Work to complete >>
From the page on mpmsub's advanced features, explain in one to three sentences what its pipeline support does and what it is compared to.

Provided text >>

[start]

Skip to content

Advanced Features

Pipeline Support

mpmsub supports chaining subprocess commands together using pipes, similar to shell pipes (cmd1 | cmd2 | cmd3).

Pipeline Creation

import mpmsub

p = mpmsub.cluster(cpu=4, memory="8G")

# Method 1: Pipeline convenience function
pipeline_job = mpmsub.pipeline([
    ["cat", "dataset.txt"],
    ["grep", "pattern"],
    ["sort", "-n"],
    ["head", "-20"]
], cpu=1, memory="500M", stdout="results.txt")

# Method 2: Builder pattern with pipe_to()
log_analysis = mpmsub.Job(["cat", "/var/log/access.log"]) \
    .pipe_to(["grep", "ERROR"]) \
    .pipe_to(["sort"]) \
    .pipe_to(["uniq", "-c"]) \
    .cpu(1).memory("200M") \
    .stdout_to("error_summary.txt")

[end]

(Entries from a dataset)
[start]

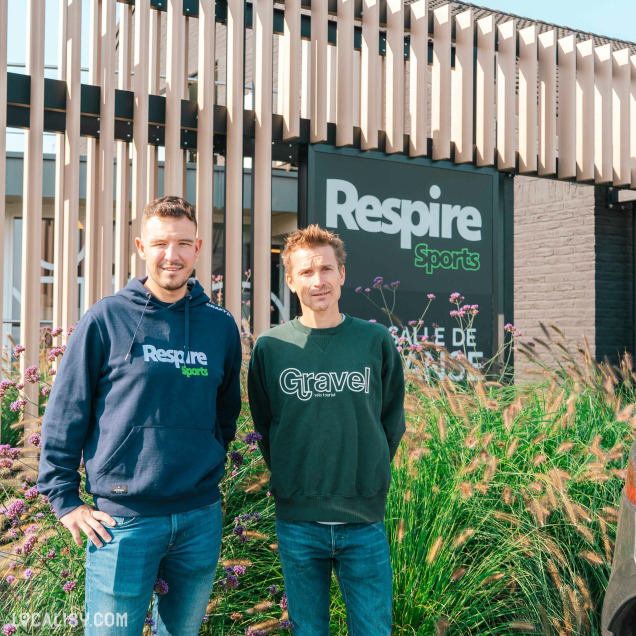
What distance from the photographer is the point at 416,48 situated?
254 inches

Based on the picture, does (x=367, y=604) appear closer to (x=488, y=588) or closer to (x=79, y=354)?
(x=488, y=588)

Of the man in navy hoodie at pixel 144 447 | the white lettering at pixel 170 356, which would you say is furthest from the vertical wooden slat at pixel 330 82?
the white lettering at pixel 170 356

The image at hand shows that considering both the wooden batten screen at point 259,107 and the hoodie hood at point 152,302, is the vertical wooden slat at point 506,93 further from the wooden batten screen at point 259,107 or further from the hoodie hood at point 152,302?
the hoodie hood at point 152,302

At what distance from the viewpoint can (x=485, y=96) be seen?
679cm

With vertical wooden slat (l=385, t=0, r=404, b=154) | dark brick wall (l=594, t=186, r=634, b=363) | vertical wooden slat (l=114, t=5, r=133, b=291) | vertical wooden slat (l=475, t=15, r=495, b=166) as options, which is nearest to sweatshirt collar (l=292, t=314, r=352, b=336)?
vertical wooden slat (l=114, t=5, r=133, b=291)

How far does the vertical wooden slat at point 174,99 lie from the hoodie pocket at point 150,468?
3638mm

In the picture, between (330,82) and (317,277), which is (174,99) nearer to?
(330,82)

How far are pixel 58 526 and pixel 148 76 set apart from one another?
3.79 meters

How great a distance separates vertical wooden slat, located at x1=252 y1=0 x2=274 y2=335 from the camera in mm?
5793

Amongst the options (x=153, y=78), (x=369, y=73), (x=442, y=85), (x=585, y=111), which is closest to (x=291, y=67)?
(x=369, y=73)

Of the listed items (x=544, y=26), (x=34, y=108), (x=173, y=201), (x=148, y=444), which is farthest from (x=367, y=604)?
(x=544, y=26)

[end]

Final result >>
mpmsub's pipeline support chains subprocess commands together using pipes, in a way similar to shell pipes such as cmd1 | cmd2 | cmd3. A pipeline can be built with the mpmsub.pipeline() convenience function, which takes a list of commands. It can also be built with a builder pattern that extends a Job step by step using pipe_to().